| name | rfq-quote |
| description | Process an incoming request for quote (RFQ) from a customer: read the email, look up the customer and catalogue prices, compute a quote, have it reviewed, draft the reply, and log it. Use whenever a customer asks for a price, a quote, or to license/buy a batch of tracks. |
Processing a Request for Quote
Follow these steps in order. Keep a todo list so Jane can see progress.
1. Read the request
- Ask inbox-manager to find the request and read it in full. Pull out: who
is asking, their company/email, and exactly what they want (which
genres/tracks, how many of each).
2. Identify the customer
- Ask chinook-analyst to find the customer by email (and name as a
fallback).
- If they are not in the system, ask chinook-analyst to add them with
add_customer. The system pauses automatically for Jane to approve — the
analyst should just make the call, not ask in prose.
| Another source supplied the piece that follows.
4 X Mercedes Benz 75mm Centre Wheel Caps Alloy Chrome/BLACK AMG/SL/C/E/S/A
Once approved, continue.
3. Get the prices
- Ask chinook-analyst for the unit prices needed:
- For "N tracks in genre X": the count of available tracks and the standard
UnitPrice for that genre (tracks are normally $0.99; verify, don't assume).
- For "best-selling tracks": ask the analyst for the top sellers by quantity.
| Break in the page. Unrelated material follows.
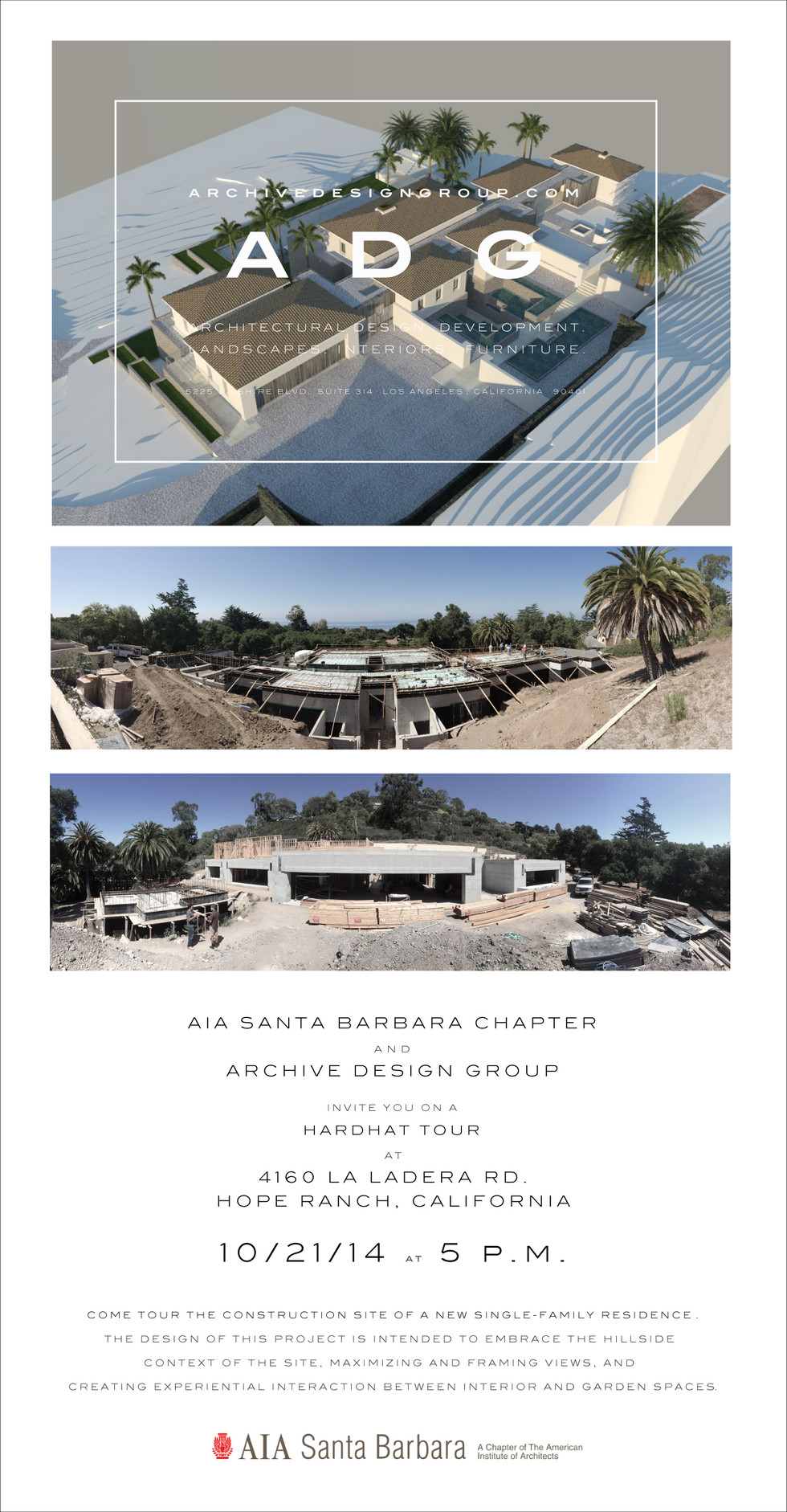 AIA Santa Barbara -- Hardhat Site Tour -- La Ladera Residence, By Archive Deisgn Group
- Get real numbers from the database; never guess a price.
4. Compute the quote (exactly)
- Use the code interpreter to do the arithmetic — quantities × unit prices,
any line discounts, and the total. Never hand-add money.
- A reasonable default volume discount: 10% off when the order is 50+ tracks.
State the discount explicitly in the quote.
5. Have it reviewed
- Send the line items and totals to quote-reviewer. Apply its corrections
before drafting.
6. Draft the reply
- Write a short, friendly reply from Jane: thank them, list each line
(description, qty, unit price, line total), show any discount and the grand
total, and offer next steps.
- Ask inbox-manager to save it as a draft to the sender, passing the
subject and the full body. The system pauses automatically for Jane to
approve or edit the wording before it's saved — don't ask for permission in a
message first. Drafts are never auto-sent.
7. Log it
- Append one line to
/outputs/quotes_ledger.md recording: date, customer,
items summary, total, and the draft id. Create the file with a header row if
it doesn't exist yet.
Done
Tell Jane the draft is in her drafts folder and summarize the quote total.